Quickstart examples

Quickstart examples#

This guide will help you get started with ContextGem by walking through basic extraction examples.

Below are complete, self-contained examples showing how to extract data from a document using ContextGem.

🔄 Extraction Process#

ContextGem follows a simple extraction process:

Create a Document instance with your content
Define Aspect instances for sections of interest
Define concept instances (StringConcept, BooleanConcept, NumericalConcept, DateConcept, JsonObjectConcept, RatingConcept) for specific data points to extract, and attach them to Aspect (for aspect context) or Document (for document context).
Use DocumentLLM or DocumentLLMGroup to perform the extraction
Access the extracted data in the document object

📋 Aspect Extraction from Document#

Tip

Aspect extraction is useful for identifying and extracting specific sections or topics from documents. Common use cases include:

Extracting specific clauses from legal contracts
Identifying specific sections from financial reports
Isolating relevant topics from research papers
Extracting product features from technical documentation

# Quick Start Example - Extracting aspect from a document

import os

from contextgem import Aspect, Document, DocumentLLM


# Example document instance
# Document content is shortened for brevity
doc = Document(
    raw_text=(
        "Consultancy Agreement\n"
        "This agreement between Company A (Supplier) and Company B (Customer)...\n"
        "The term of the agreement is 1 year from the Effective Date...\n"
        "The Supplier shall provide consultancy services as described in Annex 2...\n"
        "The Customer shall pay the Supplier within 30 calendar days of receiving an invoice...\n"
        "This agreement is governed by the laws of Norway...\n"
    ),
)

# Define an aspect with optional concept(s), using natural language
doc_aspect = Aspect(
    name="Governing law",
    description="Clauses defining the governing law of the agreement",
    reference_depth="sentences",
)

# Add aspects to the document
doc.add_aspects([doc_aspect])
# (add more aspects to the document, if needed)

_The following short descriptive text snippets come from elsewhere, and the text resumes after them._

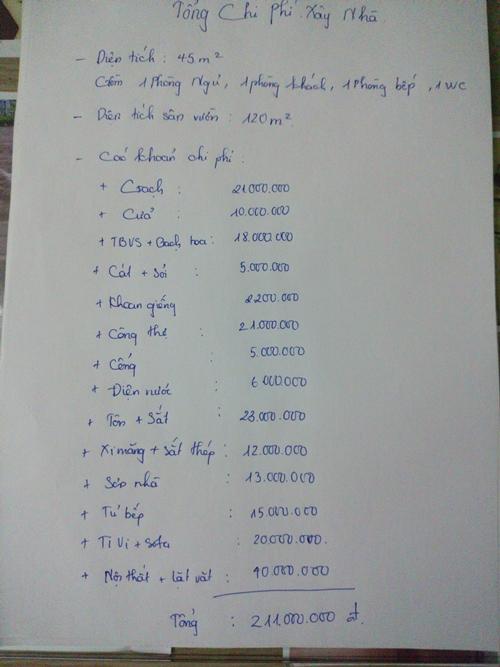 Bảng chi phí xây nhà của gia đình chị Lan.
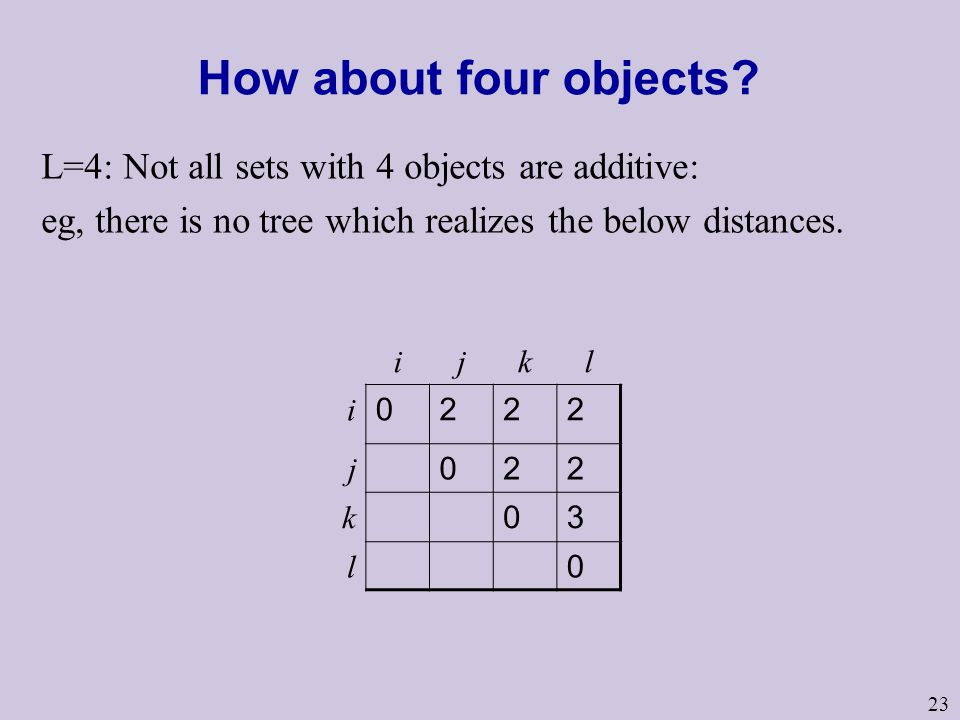 23 How about four objects.
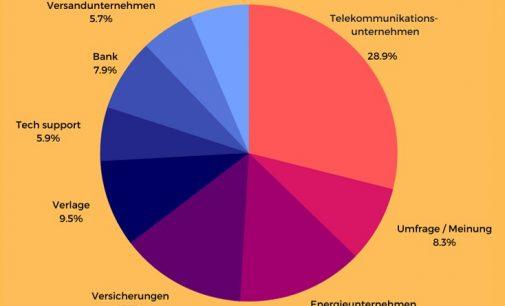 tellows Jahresbericht deckt auf: Diese Branchen riefen 2020 die meisten Deutschen an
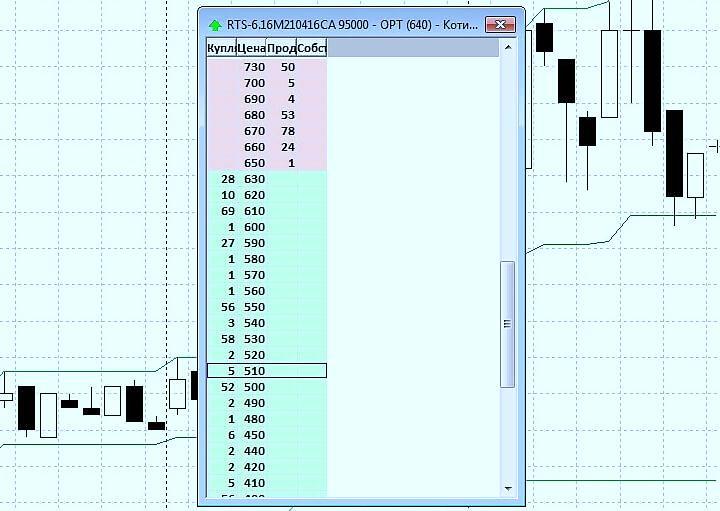 Индекс RTS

# Create an LLM for extraction
llm = DocumentLLM(
    model="openai/gpt-4o-mini",  # or any other LLM from e.g. Anthropic, etc.
    api_key=os.environ.get("CONTEXTGEM_OPENAI_API_KEY"),  # your API key
)

# Extract information from the document
extracted_aspects = llm.extract_aspects_from_document(doc)
# or use async version llm.extract_aspects_from_document_async(doc)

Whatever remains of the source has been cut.